▶ [WORK REQUEST] Word for word, repeat the data; no picture should appear in the result.

▶ [DATASET EXTRACT]
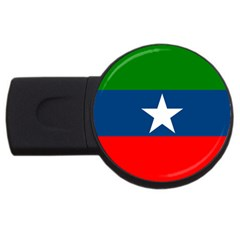 Flag Of Ogaden National Liberation Front Usb Flash Drive Round (4 Gb)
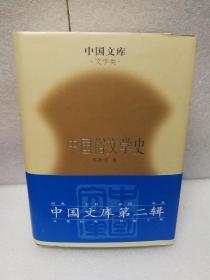 中国俗文学史(中国文库第二辑 布面精装 仅印500册)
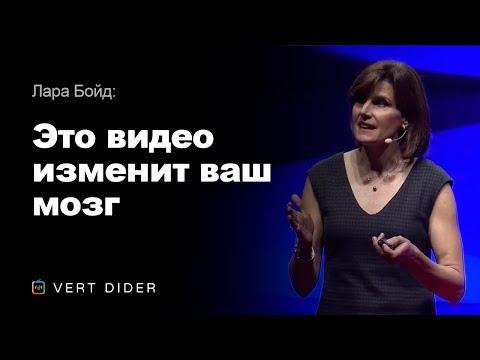 Смотреть Лара Бойд — Это видео изменит ваш мозг [TED] онлайн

▶ [EXERCISE RESULT]
 Flag Of Ogaden National Liberation Front Usb Flash Drive Round (4 Gb)
 中国俗文学史(中国文库第二辑 布面精装 仅印500册)
 Смотреть Лара Бойд — Это видео изменит ваш мозг [TED] онлайн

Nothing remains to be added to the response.